- [Extrait à lire]
--------------------------------------------------
# Tarifs repas enfant 5 ans



## Mamilie (25 Août 2022)

Bonjour, j'acceuille pour la 1ère fois un enfant de 5 ans à mon domicile à la rentrée ! je voudrais savoir quel est le prix du repas de midi et le goûter 
sachant que j'exerce en Moselle. J'ai vu le tarif fiscal est à 4.90 euros le le repas de midi et 1.50 euros le goûter ! je trouve cela un peu excessif.
Merci pour vos réponses


----------



## Griselda (25 Août 2022)

Perso je prends depuis fort longtemps, quelque soit l'âge de l'enfant 5€/jr pour un goûter + un dejeuner. Je ne fais pas de bénéfice sur ce montant (ce n'est pas le but, je ne suis pas restauratrice).
Par contre à ma connaissance le tarif fiscal de 4.90€ c'est par jour, je n'ai jamais vu noté un tarif en plus ou spécifique pour un goûter. peux tu me dire où tu as trouvé cette info là ou que dit le texte exactement?
--------------------------------------------------
- [Extrait de données]
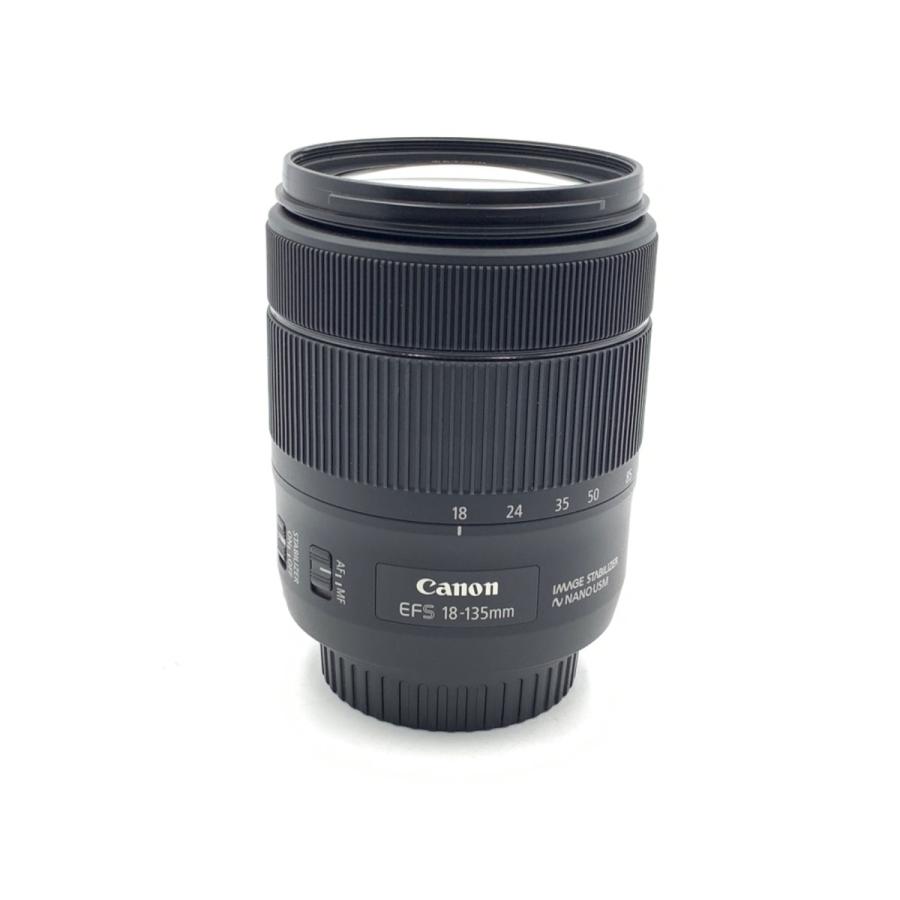 中古】 【並品】 キヤノン EF-S18-135mm F3.5-5.6 IS USM : カメラの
--------------------------------------------------
- [Consignes de travail]
[1] Transcrivez le fil sur les tarifs des repas en commençant par « Perso je prends » et en allant jusqu'à « suis pas restauratrice). ».
[2] Dans le fil sur les tarifs des repas, quelle somme Griselda demande-t-elle par jour pour un goûter et un déjeuner ?
[3] Les affirmations suivantes concordent-elles avec le fil sur les tarifs des repas ? Répondez par oui ou non et citez les mots décisifs.
(a) Mamilie accueille un enfant de 5 ans pour la première fois.
(b) Griselda fait un bénéfice sur le montant qu'elle demande.
(c) Selon Griselda, le tarif fiscal de 4,90 € s'applique par jour.

- [Réponses attendues]
[1]
Perso je prends depuis fort longtemps, quelque soit l'âge de l'enfant 5€/jr pour un goûter + un dejeuner. Je ne fais pas de bénéfice sur ce montant (ce n'est pas le but, je ne suis pas restauratrice).

[2] Elle demande 5 € par jour.

[3]
(a) Oui : « j'acceuille pour la 1ère fois un enfant de 5 ans »
(b) Non : « Je ne fais pas de bénéfice sur ce montant »
(c) Oui : « le tarif fiscal de 4.90€ c'est par jour »